National Electrification Administration (NEA) Administrator Anthony Almeda said Occidental Mindoro, which had been suffering daily power outages lasting up to 20 hours, is no longer experiencing brownouts.
Almeda, during a Senate hearing, said that since April 28, the province has been “a hundred percent energized.”
Almeda said he asked the Occidental Mindoro Power Corporation (OMPC), the lone power supplier of the Occidental Mindoro Electric Cooperative, to run its 20-megawatt Samarica power plant sans a provisional authority.
“I saw that the plant is there, but it’s not being fired up because of an absence of a provisional authority from the Energy Regulatory Commission (ERC),” he noted.

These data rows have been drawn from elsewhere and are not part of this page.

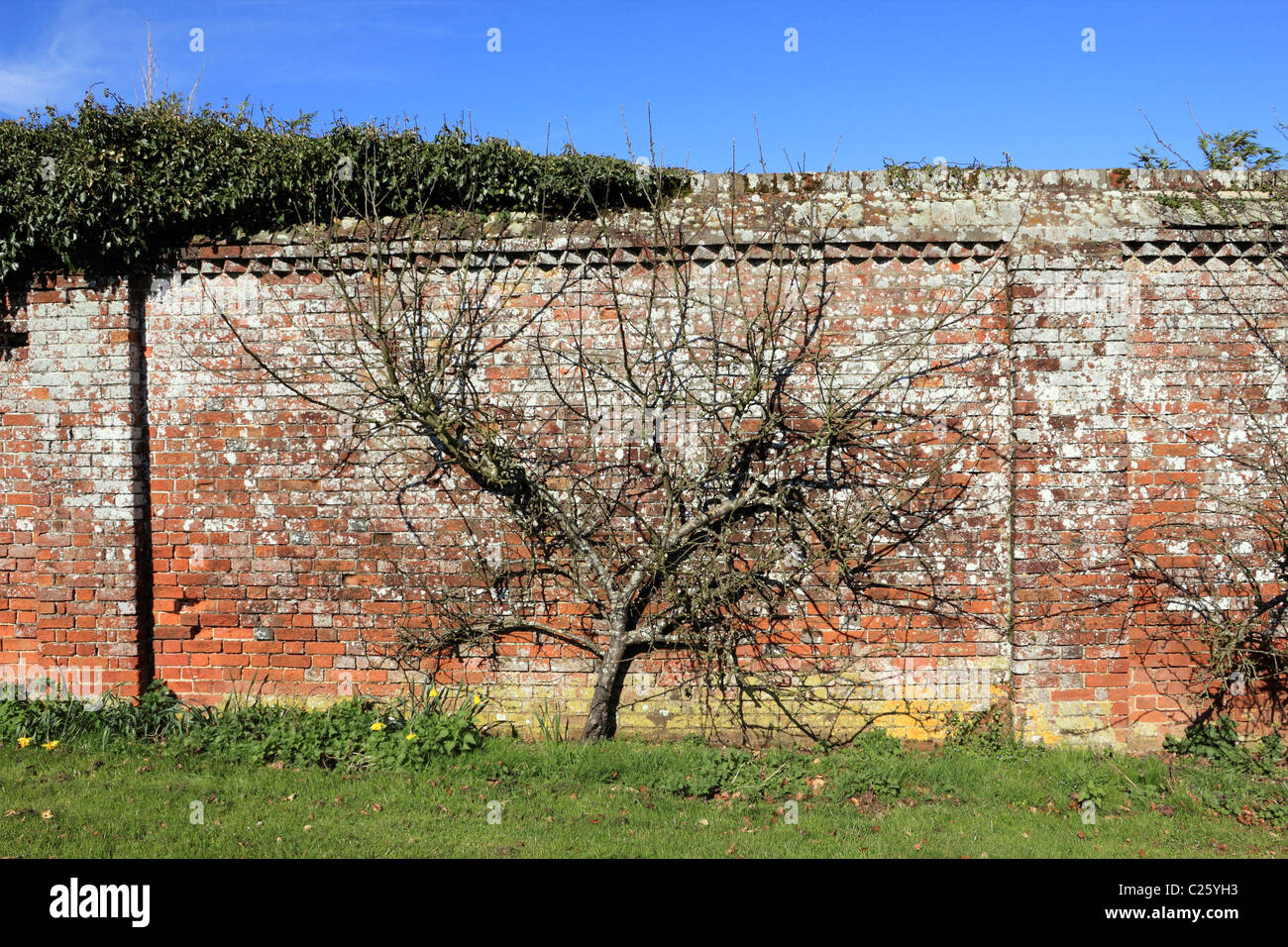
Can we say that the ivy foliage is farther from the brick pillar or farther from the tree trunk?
the tree trunk

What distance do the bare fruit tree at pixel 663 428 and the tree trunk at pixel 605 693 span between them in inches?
0.6

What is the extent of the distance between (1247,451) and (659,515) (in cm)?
412

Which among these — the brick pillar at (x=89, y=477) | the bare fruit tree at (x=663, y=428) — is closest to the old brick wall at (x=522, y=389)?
the brick pillar at (x=89, y=477)

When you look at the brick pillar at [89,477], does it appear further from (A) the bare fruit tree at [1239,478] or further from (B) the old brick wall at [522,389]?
(A) the bare fruit tree at [1239,478]

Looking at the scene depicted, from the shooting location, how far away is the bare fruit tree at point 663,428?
5410mm

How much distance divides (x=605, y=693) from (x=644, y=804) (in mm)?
898

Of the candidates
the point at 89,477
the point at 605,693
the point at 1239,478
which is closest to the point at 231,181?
the point at 89,477

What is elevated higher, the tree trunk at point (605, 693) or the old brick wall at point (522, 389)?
the old brick wall at point (522, 389)

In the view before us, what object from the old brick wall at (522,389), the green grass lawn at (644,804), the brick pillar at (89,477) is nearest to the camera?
the green grass lawn at (644,804)

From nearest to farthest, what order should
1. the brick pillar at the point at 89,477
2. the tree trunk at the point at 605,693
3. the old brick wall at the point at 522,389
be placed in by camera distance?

While OMPC owner Luis Manuel Banzon was initially “hesitant,” Almeda said Banzon later agreed after receiving the go-ahead from Department of Energy Secretary Raphael Lotilla.
The NEA official said only two power plants in the OMPC have provisional authority from the ERC, and both only supply a total of 12 megawatts.
Senator Raffy Tulfo, who heads the Senate Energy Committee, during the hearing asked if this is a mere band-aid solution to the power crisis in Occidental Mindoro.
Almeda said the assurance the NEA can only give the public is in assisting the OMPC in its bid to secure a provisional authority from the ERC for the Samarica power plant.
ERC chairperson Monalisa Dimalanta said the years-long delay in filing the provisional authority application for the Samarica power plant was due to the OMPC’s seeking environmental and land conversion permits.
After the OMPC applies for provisional authority, Dimalanta said the ERC has 75 days to give them provisional authority,
But, she said, they hope to issue the provisional authority for the Samarica power plant within a month after the OMPC files an application.